Figure 4. Increased expression and activity of 12-LOX are associated with active tuberculosis in humans

a-b. ALOX12-promoter luciferase reporter plasmids carrying different alleles at rs3840880 or rs9904779 were transfected into HeLa cells. After 48h, the indicated luciferase activities were quantified. “F/R value” indicates the ratio of Firefly/Renilla luciferase. Values shown as Mean ± SD. **, p<0.001, one-way ANOVA with Tukey's multiple comparison test. c. The concentrations of 12-HETE in the plasma from healthy controls, ‘HC’ (n = 10), latent TB infection, ‘LTBI’ (n = 10), pulmonary tuberculosis, ‘TB’ (n = 20), and subjects suffering from non-TB lung disease, ‘non-TB’ (n = 10) were determined by ELISA. d. 12-HETE levels in the plasma of active TB patients were determined by ELISA at the indicated time points after initiation of anti-TB chemotherapy. e. 12-HETE levels were significantly correlated with the neutrophil counts in the BALF of patients with pulmonary TB, at the time of diagnosis (n=42). The difference among groups were compared by using one-way ANOVA followed by Tukey's multiple comparison test *, p<0.05, **, p<0.001. Pearson's correlation coefficient (r) and P value of correlation (P) are indicated.
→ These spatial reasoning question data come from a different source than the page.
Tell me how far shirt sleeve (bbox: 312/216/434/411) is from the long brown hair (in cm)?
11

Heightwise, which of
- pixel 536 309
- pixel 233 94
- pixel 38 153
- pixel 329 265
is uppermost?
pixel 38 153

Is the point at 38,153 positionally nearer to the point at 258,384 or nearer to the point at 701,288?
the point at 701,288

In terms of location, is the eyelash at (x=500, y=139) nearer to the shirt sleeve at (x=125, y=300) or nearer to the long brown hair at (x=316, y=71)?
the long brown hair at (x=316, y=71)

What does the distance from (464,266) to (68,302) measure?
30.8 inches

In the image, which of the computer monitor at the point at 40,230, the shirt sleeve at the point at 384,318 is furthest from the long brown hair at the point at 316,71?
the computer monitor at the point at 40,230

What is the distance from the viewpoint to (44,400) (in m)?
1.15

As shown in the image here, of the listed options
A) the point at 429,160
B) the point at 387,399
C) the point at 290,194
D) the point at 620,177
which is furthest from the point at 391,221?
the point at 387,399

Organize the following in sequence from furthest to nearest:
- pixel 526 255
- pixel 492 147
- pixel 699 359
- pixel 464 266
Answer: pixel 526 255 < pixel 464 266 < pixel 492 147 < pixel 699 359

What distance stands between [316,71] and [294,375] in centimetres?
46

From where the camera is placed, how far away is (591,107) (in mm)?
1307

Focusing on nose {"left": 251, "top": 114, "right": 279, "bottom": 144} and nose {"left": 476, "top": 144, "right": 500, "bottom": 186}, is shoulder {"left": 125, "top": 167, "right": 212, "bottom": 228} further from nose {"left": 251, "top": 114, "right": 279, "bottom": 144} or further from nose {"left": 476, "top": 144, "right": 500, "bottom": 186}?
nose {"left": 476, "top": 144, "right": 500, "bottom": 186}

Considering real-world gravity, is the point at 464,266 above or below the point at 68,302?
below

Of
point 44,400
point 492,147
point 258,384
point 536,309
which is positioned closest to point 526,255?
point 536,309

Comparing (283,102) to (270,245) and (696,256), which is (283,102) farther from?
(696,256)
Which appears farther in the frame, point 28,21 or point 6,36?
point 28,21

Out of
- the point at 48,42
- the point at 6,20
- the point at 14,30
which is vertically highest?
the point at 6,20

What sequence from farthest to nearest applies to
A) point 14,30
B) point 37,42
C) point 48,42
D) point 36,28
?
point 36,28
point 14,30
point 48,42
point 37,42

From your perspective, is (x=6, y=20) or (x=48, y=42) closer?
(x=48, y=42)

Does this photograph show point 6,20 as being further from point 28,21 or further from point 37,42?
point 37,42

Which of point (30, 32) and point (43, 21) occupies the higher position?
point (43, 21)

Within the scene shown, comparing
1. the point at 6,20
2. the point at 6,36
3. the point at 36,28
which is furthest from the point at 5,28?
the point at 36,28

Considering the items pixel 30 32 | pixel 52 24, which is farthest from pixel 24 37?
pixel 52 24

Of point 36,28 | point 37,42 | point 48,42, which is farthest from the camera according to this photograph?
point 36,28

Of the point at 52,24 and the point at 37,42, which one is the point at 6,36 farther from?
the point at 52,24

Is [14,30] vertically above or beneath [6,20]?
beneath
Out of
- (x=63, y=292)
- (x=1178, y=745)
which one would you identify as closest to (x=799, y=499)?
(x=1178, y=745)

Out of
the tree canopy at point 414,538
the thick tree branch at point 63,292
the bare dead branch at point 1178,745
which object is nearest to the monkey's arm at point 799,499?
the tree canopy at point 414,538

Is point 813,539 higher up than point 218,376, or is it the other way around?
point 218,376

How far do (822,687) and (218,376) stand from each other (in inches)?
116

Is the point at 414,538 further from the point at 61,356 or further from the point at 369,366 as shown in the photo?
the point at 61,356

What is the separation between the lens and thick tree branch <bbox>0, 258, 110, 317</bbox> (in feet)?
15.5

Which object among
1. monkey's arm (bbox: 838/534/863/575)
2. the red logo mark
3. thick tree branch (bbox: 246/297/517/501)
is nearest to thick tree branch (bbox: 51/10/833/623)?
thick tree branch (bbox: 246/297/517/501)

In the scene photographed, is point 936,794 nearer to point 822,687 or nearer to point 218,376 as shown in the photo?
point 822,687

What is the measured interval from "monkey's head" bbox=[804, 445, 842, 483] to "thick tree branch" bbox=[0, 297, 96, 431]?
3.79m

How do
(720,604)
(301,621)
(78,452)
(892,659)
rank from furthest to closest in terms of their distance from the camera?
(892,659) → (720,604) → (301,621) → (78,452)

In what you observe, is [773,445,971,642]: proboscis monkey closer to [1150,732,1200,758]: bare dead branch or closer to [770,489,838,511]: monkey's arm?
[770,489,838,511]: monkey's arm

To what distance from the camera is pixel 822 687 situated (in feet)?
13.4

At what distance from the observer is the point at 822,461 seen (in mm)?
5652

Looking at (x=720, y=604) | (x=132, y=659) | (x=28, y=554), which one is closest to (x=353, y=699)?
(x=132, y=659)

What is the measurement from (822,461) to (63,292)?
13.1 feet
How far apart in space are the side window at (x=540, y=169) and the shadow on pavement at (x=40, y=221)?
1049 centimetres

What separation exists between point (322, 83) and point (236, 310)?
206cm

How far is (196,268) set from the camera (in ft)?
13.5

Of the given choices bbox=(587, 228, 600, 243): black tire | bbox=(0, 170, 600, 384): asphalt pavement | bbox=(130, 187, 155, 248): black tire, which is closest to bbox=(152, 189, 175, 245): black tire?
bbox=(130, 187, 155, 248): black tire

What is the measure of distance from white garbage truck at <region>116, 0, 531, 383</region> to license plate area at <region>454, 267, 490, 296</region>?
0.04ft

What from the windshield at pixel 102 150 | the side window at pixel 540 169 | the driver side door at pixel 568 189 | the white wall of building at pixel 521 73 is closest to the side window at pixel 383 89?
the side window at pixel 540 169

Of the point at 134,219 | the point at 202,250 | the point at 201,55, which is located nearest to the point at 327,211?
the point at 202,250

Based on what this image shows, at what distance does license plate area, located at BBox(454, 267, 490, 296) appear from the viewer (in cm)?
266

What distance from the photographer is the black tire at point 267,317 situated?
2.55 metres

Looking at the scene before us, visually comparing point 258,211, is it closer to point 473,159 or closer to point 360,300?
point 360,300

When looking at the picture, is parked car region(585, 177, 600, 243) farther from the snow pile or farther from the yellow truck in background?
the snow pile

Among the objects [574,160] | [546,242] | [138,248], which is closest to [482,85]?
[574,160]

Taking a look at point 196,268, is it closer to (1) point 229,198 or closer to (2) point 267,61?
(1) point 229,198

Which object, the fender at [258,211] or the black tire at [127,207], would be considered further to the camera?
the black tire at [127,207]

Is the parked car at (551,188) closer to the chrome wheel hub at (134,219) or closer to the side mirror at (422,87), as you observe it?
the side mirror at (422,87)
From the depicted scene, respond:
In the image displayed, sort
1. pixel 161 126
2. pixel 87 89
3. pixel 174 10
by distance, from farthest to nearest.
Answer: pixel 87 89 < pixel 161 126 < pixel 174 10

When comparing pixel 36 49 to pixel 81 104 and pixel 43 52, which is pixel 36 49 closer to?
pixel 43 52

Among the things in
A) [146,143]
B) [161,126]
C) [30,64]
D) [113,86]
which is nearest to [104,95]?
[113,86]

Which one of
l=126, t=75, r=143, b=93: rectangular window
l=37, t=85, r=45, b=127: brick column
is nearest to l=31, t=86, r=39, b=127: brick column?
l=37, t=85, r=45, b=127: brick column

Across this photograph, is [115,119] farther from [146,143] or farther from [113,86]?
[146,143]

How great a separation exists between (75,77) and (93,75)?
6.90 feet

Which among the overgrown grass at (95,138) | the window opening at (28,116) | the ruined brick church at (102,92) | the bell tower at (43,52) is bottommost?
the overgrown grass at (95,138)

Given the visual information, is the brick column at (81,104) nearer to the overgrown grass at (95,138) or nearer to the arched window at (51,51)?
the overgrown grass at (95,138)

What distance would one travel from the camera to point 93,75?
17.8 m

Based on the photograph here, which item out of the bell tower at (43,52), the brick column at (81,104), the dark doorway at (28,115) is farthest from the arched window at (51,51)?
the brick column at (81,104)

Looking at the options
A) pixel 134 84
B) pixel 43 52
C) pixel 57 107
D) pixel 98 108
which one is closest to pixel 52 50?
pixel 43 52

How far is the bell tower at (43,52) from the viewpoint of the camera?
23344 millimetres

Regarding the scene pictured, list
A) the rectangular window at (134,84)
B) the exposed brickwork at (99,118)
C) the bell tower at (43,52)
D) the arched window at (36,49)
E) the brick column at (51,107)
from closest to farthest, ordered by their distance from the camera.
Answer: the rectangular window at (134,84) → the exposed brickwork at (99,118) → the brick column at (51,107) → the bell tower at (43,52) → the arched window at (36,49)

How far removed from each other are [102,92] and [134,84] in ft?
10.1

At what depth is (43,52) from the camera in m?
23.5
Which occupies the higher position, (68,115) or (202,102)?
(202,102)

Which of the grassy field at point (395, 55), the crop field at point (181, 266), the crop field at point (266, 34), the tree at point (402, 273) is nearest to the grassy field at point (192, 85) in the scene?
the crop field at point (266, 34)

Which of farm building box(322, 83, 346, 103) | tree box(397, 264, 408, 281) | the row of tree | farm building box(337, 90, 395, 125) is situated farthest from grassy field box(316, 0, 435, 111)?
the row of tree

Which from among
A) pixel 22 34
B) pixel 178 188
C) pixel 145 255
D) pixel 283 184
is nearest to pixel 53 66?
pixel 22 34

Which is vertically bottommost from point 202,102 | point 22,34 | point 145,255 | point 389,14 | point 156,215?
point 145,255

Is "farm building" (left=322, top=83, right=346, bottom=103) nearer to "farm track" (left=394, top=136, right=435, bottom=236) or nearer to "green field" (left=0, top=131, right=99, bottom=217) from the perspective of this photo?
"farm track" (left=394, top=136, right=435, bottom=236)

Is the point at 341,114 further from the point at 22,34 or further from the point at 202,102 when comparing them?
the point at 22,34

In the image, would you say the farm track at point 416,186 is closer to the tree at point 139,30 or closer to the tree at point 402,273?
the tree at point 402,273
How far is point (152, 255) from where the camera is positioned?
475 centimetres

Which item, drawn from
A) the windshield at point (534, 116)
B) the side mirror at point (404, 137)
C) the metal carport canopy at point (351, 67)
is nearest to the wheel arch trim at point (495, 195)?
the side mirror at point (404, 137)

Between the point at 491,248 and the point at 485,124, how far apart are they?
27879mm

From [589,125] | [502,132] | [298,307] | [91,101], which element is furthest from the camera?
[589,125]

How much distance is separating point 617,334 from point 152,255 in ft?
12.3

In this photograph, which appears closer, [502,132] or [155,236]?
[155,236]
Figure 5. ALOX12 in expressed in inflammatory areas of cavitary TB lesions

(a-e) Representative single channel images of a lung cavity, including the caseous center at the bottom and adjacent cellular/fibrotic layers, stained for DAPI (a), ALOX12 (b) MPO (c) and a merged image of all three (e). d. Hematoxylin-eosin (H&E) staining of the region shown in (a-e). f. Magnification of the inset outlined in (e) showing the co-localization of MPO positive cells and ALOX12 at the interface between the caseous region and cellular rim. The numbers to the right refer to the 5 regions of the cavitary lesion delineated in panel (h), from the caseum and outward into the uninvolved lung tissue. (g) H&E staining of the region shown in (f). Arrows in (f-g) denote MPO- and ALOX12-positive neutrophils with characteristic multi-lobular nuclei. h. Quantification of ALOX12, TNF-α, Iba-1 and MPO positive pixels in regions extending from the caseous center to the outer rim and into the cellular and fibrotic layers, performed in 4 different cavitary tissues and averaged. Arbitrary units (A.U.) on y-axis indicates the average number of positive pixels in the indicated region. X-axis indicates the ‘distance’ from a fixed point in the caseum. The analysis is described in detail in the Methods section.